> **What is needed**
Locate every line of the rows below that contains the string "instances", and copy each of those lines. Matching is case-sensitive.

Dataset records:
[start]
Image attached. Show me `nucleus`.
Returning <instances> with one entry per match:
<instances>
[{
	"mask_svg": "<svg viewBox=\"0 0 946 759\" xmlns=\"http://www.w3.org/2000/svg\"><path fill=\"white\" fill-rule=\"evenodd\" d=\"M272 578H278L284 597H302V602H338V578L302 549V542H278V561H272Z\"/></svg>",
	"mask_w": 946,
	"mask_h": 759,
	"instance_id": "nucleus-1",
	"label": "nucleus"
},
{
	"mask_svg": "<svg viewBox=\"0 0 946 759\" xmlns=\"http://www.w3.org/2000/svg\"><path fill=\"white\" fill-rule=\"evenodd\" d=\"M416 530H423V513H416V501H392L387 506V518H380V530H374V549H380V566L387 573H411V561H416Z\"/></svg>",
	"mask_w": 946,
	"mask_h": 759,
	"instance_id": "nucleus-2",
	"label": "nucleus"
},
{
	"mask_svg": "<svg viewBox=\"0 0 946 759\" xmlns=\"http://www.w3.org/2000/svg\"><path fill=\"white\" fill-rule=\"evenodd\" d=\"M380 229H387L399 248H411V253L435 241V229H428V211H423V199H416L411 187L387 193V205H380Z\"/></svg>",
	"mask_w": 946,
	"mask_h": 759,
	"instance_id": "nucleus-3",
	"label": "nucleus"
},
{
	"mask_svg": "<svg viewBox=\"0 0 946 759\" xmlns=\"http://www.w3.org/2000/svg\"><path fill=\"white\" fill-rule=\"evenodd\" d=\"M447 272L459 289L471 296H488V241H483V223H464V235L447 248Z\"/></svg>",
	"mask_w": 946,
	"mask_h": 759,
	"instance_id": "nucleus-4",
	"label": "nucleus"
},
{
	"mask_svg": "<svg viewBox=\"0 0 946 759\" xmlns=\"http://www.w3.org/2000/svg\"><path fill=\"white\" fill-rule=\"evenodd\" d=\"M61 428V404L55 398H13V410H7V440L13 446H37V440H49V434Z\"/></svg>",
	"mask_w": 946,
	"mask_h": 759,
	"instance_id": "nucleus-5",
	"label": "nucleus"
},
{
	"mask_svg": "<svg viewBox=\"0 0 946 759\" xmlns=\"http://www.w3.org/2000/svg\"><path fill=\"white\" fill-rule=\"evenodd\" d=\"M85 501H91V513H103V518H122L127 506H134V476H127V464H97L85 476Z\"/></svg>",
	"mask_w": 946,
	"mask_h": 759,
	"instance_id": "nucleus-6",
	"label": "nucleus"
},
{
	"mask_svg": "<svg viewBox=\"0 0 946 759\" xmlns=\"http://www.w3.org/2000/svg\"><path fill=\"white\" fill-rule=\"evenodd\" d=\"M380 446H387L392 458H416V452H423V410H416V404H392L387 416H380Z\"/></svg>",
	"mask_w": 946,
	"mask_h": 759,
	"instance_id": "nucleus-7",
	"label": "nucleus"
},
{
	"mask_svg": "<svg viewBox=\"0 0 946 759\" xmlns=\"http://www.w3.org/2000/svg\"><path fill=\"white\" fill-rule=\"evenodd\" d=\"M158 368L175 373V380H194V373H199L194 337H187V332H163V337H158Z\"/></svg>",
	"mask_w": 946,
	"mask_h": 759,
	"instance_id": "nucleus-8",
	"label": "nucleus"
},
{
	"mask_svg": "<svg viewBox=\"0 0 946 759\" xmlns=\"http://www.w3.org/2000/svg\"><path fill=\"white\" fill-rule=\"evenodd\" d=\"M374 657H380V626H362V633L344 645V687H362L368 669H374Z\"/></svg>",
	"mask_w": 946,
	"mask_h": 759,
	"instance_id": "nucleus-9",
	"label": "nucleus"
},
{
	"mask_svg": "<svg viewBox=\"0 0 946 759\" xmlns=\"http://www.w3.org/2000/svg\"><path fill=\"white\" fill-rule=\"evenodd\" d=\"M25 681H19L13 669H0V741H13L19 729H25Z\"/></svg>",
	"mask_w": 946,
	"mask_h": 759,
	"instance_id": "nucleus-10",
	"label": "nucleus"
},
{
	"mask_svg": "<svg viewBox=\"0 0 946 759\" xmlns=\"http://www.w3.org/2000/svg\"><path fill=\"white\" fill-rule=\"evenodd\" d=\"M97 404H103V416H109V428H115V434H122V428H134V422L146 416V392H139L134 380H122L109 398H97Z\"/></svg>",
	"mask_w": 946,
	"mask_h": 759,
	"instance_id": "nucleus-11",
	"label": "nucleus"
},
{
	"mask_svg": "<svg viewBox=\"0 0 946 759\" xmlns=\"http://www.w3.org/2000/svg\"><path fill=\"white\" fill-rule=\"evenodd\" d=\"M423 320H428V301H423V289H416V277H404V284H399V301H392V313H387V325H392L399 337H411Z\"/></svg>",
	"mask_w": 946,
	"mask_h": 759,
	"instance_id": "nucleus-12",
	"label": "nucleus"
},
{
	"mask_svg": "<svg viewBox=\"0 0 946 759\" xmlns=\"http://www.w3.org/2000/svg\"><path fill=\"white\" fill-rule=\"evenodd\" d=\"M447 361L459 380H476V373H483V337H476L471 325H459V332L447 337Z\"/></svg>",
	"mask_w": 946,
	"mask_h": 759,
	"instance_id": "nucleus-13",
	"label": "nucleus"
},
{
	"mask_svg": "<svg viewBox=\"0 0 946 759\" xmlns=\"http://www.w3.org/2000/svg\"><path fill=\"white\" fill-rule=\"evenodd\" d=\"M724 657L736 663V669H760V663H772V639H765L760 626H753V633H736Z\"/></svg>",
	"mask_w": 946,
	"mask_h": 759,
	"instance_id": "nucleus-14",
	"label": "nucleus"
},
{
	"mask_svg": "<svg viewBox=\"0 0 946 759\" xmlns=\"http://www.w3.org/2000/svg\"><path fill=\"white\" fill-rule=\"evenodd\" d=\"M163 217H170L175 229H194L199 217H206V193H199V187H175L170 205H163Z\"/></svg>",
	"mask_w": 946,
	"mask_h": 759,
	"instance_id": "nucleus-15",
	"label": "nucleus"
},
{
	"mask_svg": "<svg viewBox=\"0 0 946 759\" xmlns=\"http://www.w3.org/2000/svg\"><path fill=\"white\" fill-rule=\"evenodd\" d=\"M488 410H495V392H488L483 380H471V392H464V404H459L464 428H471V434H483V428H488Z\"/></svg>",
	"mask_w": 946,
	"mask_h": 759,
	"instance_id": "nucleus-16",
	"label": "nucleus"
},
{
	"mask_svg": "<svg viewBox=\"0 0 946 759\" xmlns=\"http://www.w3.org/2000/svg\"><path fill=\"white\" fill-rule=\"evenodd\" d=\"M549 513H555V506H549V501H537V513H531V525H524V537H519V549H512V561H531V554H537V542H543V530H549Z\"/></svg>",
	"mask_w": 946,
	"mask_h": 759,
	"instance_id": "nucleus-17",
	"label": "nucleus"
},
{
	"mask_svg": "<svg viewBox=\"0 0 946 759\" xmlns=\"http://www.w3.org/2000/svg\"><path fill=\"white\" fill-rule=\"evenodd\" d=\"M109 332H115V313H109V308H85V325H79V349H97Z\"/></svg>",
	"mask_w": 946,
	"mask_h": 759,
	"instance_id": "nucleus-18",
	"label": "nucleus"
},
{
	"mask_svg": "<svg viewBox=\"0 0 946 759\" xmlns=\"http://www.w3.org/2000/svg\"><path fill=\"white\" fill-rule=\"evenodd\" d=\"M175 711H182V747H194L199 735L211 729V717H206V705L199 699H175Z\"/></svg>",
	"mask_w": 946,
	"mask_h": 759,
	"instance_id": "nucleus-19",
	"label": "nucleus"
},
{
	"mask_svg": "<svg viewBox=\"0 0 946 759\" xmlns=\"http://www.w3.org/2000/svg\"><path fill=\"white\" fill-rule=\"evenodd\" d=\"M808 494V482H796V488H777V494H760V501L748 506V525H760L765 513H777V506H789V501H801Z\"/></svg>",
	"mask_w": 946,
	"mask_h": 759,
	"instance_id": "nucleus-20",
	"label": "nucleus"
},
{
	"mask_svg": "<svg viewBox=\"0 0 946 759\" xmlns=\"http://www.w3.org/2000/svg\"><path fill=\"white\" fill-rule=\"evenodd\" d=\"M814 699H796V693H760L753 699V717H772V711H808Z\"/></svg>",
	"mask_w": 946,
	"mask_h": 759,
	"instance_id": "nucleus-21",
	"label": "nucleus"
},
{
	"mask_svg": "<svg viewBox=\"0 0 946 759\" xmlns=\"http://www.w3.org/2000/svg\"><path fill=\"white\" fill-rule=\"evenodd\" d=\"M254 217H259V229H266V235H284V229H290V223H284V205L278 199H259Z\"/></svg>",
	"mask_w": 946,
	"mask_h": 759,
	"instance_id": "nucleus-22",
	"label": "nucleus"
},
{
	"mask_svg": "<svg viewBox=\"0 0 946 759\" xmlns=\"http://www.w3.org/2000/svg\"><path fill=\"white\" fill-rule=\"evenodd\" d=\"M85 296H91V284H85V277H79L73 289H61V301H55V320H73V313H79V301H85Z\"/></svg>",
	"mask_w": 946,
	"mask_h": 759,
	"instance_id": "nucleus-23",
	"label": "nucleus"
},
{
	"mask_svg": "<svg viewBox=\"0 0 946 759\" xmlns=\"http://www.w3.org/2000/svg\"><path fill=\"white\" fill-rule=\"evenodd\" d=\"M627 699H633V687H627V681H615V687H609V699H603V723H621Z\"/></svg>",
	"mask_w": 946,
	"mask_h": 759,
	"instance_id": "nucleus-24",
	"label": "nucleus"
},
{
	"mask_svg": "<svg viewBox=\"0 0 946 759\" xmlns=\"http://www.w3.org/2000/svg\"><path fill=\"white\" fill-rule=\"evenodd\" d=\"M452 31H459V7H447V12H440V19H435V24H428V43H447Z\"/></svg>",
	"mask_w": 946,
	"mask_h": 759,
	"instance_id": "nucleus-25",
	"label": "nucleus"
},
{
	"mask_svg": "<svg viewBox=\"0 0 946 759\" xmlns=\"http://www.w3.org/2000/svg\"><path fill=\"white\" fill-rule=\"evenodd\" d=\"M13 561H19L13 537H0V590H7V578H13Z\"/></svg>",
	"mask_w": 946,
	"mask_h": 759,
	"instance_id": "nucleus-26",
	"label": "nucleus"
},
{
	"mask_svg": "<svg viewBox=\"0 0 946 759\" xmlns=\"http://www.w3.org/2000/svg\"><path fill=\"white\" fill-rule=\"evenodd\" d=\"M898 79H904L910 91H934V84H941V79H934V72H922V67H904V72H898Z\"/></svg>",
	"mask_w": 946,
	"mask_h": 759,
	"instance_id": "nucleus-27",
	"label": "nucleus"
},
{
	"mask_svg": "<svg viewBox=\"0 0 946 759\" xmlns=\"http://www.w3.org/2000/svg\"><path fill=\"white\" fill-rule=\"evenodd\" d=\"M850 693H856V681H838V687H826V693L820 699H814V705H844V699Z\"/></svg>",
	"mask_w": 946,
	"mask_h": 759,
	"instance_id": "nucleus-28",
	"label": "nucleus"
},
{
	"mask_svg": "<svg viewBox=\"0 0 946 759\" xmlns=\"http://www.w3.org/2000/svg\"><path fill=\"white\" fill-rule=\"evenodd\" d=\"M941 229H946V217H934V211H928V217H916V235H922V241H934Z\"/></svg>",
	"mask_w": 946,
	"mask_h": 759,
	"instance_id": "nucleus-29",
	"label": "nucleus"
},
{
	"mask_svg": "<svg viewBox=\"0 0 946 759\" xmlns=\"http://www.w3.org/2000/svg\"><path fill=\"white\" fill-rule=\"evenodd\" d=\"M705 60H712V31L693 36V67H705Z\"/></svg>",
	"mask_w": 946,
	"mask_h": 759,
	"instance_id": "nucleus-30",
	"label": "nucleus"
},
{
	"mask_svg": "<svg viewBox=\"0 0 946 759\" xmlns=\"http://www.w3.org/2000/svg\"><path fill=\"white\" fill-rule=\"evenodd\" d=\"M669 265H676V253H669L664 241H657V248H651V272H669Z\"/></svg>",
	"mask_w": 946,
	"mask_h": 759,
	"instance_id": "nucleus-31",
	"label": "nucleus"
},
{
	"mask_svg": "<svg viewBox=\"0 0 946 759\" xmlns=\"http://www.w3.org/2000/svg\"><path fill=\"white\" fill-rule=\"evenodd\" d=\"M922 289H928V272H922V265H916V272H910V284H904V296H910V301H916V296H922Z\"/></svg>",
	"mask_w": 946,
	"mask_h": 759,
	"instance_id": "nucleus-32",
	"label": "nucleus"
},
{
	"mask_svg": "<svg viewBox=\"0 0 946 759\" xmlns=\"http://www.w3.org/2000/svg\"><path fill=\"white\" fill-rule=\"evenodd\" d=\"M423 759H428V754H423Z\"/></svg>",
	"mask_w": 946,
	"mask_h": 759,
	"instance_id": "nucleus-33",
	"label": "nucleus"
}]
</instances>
[end]
> **Solution below**
Returning <instances> with one entry per match:
<instances>
</instances>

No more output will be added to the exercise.